Tuesday, July 7, 2009

Cha-cha-changes

Yep, and there's a ton of them. Which means, I'm not dealing too well. It's always a crap shoot with me. Sometimes I do ok, others...not so much.
First my computer crapped out. I now have a new one, but my dad won't tell me what I'm paying his friend for it.

Then, I realized that I'm going to have to replace almost all of my claying supplies. That sucks.

Then there's been other things, but I just don't wanna talk about it right now.

On the good side of things......

I'm sooooo enjoying having my own space. It feels so good.

I can be me again. I get treated like an adult here, which totally blows my mind, it's been so long. I can have people over, people stay over, stay on the computer for 14 hours if I want to. I'm so enjoying myself.

My 2 year old niece and my sister moved in. Her shitty ass boyfriend kicked them out. That's right, he kicked out a 20 year old woman (who only works part time because that's what HE wanted) and her 2 year old daughter in the middle of the night. If it wouldn't start crap, I'd post his full name, address and phone number so everyone could let him know what an ASS he is.

Ahem, so anyways, I'm getting to spend tons of time with my niece. She so smart and so happy. I didn't get to be around her much before, so I'm thankful to be making up for that.
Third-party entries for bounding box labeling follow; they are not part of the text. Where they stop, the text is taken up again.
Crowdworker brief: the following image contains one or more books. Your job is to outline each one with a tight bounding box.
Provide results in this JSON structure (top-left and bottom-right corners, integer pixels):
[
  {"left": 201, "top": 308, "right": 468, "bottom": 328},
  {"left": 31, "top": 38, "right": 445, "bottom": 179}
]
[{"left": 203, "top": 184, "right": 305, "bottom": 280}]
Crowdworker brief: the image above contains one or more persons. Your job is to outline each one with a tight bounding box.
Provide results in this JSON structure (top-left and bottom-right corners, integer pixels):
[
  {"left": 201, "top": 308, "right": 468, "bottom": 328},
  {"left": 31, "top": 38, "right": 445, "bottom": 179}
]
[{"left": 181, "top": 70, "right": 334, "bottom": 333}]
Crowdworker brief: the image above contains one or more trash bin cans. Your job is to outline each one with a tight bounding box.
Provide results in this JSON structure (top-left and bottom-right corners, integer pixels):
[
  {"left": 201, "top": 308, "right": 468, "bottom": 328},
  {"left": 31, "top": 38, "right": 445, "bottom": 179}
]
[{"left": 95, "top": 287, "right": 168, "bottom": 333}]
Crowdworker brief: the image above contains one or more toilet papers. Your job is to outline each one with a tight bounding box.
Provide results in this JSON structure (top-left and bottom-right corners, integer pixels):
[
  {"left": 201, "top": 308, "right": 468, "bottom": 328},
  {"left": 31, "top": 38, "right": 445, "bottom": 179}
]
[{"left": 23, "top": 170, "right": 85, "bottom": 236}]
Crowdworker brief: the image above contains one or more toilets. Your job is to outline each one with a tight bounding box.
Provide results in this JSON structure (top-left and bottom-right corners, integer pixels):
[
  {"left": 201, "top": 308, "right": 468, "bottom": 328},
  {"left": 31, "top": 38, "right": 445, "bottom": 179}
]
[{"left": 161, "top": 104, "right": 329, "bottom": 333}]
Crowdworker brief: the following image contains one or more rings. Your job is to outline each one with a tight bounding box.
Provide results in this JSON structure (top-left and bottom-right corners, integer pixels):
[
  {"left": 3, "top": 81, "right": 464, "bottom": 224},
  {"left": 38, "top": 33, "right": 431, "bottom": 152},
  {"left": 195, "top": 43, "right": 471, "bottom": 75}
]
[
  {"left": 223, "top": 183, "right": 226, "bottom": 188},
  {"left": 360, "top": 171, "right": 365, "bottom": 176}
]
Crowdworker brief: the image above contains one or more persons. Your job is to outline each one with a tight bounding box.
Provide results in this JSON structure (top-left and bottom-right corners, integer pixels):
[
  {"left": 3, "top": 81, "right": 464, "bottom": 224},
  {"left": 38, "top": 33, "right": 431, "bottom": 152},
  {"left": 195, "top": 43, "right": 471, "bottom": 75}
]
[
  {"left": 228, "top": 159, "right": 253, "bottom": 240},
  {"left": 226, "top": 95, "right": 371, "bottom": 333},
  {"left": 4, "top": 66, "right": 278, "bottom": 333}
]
I'm dating. Yeah, let me repeat that, I'm dating. Never thought that would happen. He's a really great guy and I can't believe how great we get along. We can talk about anything. He's really nice to me, which I of course have no clue how to deal with, lol. But he's wondeful, I absolutely adore him. I just wish I could get past the "waiting for it to blow up" thing. It's something I go thru when ever I get close to someone. *long sigh*

Well, I'm gonna cut this short. It's 3am and I really should be in bed.